**Aufgabe A:**
An welchem Tag beschlossen die Genfer Baumeister laut dem Text über die Aussperrung der Bauarbeiter in Genf, ihre Arbeiter auszusperren?

**Textauszug:**
_ _ _ _ _ _ _

Inhaltsverzeichnis Dokumente der Internationalen Arbeiter-Assoziation 1870

Seitenzahlen verweisen auf: Karl Marx/Friedrich Engels - Werke, (Karl) Dietz Verlag, Berlin. Band 16, 6. Auflage 1975, unveränderter Nachdruck der 1. Auflage 1962, Berlin/DDR. S. 431-433.

1. Korrektur.
Erstellt am .

Karl Marx

Die Aussperrung der Bauarbeiter in Genf

Nach dem Flugblatt in deutscher Sprache.

|431| Der Generalrat der Internationalen Arbeiterassoziation an die Arbeiter und Arbeiterinnen in Europa und den Vereinigten Staaten

Mitarbeiter!

Die Genfer Baumeister sind nach reiflicher Überlegung bei der Konklusion angelangt, daß "die unbeschränkte Freiheit der Arbeit" am besten geeignet ist, das Glück der arbeitenden Bevölkerung zu befördern. Ihren Arbeitern diese Segnung zu sichern, beschlossen sie am 11. Juni einen englischen Streich auszuführen, nämlich sämtliche Arbeiter, die bis dahin bei ihnen in Arbeit gestanden, auszusperren.

Da das Gewerksvereinswesen erst in neuerer Zeit in der Schweiz Wurzel faßte, so pflegten die Genfer Baumeister dasselbe mit der größten Entrüstung als eine englische Importation zu denunzieren. Vor zwei Jahren verhöhnten sie ihre Arbeiter wegen ihrem Mangel an Patriotismus, weil sie versuchten, ein so ausländisches Gewächs wie die Beschränkung der Arbeitszeit und die Fixierung des Arbeitslohnes auf den Schweizer Boden zu verpflanzen. Sie hegten nicht den geringsten Zweifel, daß schlaue Unheilstifter ihre Hand im Spiel haben mußten, da ihre eingeborenen Arbeiter aus eigenem Antrieb nichts natürlicher und angenehmer finden würden, als sich von 12-14 Stunden des Tags abzurackern, für was immer der Meister in seinem Herzen für gut finden möchte, als Bezahlung zu gewähren. Sie behaupteten öffentlich, daß die verblendeten Arbeiter nur nach Vorschriften von London und Paris handelten, etwa wie die Schweizer Diplomaten gewohnt sind, den Geheißen von St. Petersburg, Berlin und Paris Folge zu leisten. Indessen ließen sich die Arbeiter weder durch Schmeicheleien, Verhöhnungen oder Drohungen bereden, daß die Beschränkung der Arbeitszeit auf zehn Stunden den Tag und die Fixierung des Arbeitslohns |432| pro Stunde die Würde eines Schweizer Bürgers verletze, noch konnten sie durch Provokation in Freveltaten verwickelt werden, die den Baumeistern einen plausiblen Vorwand geliefert hätten, öffentliche Repressivmaßregeln gegen die Vereine durchzusetzen.

_ _ _ _ _ _ _

**Erfasste Daten:**
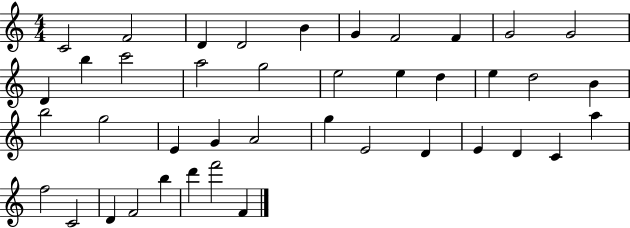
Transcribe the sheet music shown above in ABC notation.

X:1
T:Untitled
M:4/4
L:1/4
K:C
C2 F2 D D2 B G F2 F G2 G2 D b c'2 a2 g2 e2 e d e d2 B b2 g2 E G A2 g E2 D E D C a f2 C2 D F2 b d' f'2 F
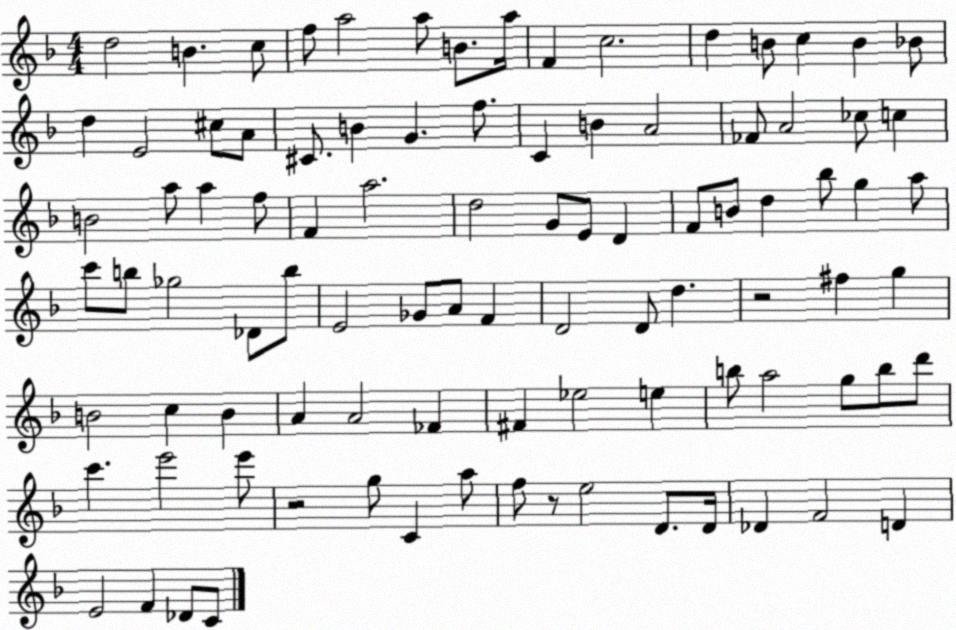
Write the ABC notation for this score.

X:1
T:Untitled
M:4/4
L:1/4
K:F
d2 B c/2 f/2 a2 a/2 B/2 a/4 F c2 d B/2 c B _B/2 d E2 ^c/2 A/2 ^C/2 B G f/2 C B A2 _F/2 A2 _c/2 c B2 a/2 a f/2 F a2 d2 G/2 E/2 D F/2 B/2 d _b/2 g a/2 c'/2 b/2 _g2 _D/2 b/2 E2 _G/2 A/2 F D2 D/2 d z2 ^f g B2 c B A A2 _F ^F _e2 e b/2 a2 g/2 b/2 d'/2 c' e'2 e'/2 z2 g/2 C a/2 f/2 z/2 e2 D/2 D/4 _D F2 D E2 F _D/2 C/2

_ _ _ _ _ _ _

**Aufgabe B:**
Schreib die Einträge vom Anfang bis einschließlich der Zeile mit "Write the ABC notation for this score." neu und setz dabei überall "ABC format" statt "ABC notation" ein. Lass die Bilder weg.

**Antwort A:**
Am 11. Juni.

**Antwort B:**
Transcribe the sheet music shown above in ABC format.

X:1
T:Untitled
M:4/4
L:1/4
K:C
C2 F2 D D2 B G F2 F G2 G2 D b c'2 a2 g2 e2 e d e d2 B b2 g2 E G A2 g E2 D E D C a f2 C2 D F2 b d' f'2 F
Write the ABC format for this score.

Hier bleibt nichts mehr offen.